REQUEST
Convert the records from the line containing "Which of the choices" through the line containing "Answer: water reflection, bbox=1", both included, into a Markdown table with the columns Row and Line, with one numbered row per line and blank lines omitted.

........

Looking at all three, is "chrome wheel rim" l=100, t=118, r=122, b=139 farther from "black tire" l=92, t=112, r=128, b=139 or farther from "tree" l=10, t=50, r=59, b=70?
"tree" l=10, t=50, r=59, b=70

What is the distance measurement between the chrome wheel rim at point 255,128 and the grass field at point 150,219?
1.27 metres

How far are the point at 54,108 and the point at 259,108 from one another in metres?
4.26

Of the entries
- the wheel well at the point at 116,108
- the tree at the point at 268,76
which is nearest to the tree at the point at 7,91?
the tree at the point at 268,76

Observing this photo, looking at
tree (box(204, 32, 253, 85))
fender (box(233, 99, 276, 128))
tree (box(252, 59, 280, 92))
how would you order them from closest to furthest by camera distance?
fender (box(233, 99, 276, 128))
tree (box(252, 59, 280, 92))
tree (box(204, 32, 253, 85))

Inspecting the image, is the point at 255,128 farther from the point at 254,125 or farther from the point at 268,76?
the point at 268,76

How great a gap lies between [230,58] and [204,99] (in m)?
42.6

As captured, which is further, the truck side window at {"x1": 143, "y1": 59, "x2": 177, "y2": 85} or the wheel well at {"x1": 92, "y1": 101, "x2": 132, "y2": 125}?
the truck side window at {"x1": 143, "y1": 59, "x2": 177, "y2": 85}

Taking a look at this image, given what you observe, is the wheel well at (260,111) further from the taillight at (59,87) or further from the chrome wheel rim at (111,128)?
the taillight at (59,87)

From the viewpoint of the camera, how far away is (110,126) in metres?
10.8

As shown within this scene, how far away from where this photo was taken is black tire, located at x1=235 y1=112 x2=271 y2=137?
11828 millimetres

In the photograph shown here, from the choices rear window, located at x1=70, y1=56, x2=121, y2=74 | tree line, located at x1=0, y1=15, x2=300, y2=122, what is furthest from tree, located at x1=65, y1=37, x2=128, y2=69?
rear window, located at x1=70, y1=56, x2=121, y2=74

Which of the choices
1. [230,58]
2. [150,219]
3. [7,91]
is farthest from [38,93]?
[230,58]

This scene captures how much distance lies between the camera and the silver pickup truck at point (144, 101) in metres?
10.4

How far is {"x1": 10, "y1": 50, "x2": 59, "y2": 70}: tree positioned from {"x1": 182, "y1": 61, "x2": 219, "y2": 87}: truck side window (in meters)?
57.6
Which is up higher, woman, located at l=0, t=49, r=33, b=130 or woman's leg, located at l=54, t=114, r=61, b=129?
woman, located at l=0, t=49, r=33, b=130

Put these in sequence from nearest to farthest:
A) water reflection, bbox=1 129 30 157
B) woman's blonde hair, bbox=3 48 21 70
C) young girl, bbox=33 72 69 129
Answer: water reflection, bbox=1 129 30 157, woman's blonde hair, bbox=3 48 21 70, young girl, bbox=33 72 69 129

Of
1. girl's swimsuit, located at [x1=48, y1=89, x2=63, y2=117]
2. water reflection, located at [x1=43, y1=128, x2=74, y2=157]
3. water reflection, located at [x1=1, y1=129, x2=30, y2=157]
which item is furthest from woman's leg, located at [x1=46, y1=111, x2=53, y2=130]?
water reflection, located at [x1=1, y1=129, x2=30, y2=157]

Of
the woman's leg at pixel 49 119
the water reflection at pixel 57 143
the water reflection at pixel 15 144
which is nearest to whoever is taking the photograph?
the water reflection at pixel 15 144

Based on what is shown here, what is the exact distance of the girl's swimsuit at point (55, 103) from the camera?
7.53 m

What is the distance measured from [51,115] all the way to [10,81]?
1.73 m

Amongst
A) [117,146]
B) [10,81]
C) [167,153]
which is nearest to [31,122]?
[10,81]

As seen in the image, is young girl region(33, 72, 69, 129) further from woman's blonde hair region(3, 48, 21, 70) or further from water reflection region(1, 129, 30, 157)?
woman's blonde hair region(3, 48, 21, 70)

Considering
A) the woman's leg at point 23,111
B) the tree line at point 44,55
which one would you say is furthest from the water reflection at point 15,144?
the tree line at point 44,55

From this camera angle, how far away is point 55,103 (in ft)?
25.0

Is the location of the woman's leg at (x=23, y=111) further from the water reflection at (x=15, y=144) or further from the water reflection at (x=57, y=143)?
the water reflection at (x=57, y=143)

........

SOLUTION FOR THIS EXERCISE
| Row | Line |
|---|---|
| 1 | Which of the choices |
| 2 | 1. [230,58] |
| 3 | 2. [150,219] |
| 4 | 3. [7,91] |
| 5 | is farthest from [38,93]? |
| 6 | [230,58] |
| 7 | This scene captures how much distance lies between the camera and the silver pickup truck at point (144, 101) in metres? |
| 8 | 10.4 |
| 9 | How far is {"x1": 10, "y1": 50, "x2": 59, "y2": 70}: tree positioned from {"x1": 182, "y1": 61, "x2": 219, "y2": 87}: truck side window (in meters)? |
| 10 | 57.6 |
| 11 | Which is up higher, woman, located at l=0, t=49, r=33, b=130 or woman's leg, located at l=54, t=114, r=61, b=129? |
| 12 | woman, located at l=0, t=49, r=33, b=130 |
| 13 | Put these in sequence from nearest to farthest: |
| 14 | A) water reflection, bbox=1 129 30 157 |
| 15 | B) woman's blonde hair, bbox=3 48 21 70 |
| 16 | C) young girl, bbox=33 72 69 129 |
| 17 | Answer: water reflection, bbox=1 129 30 157, woman's blonde hair, bbox=3 48 21 70, young girl, bbox=33 72 69 129 |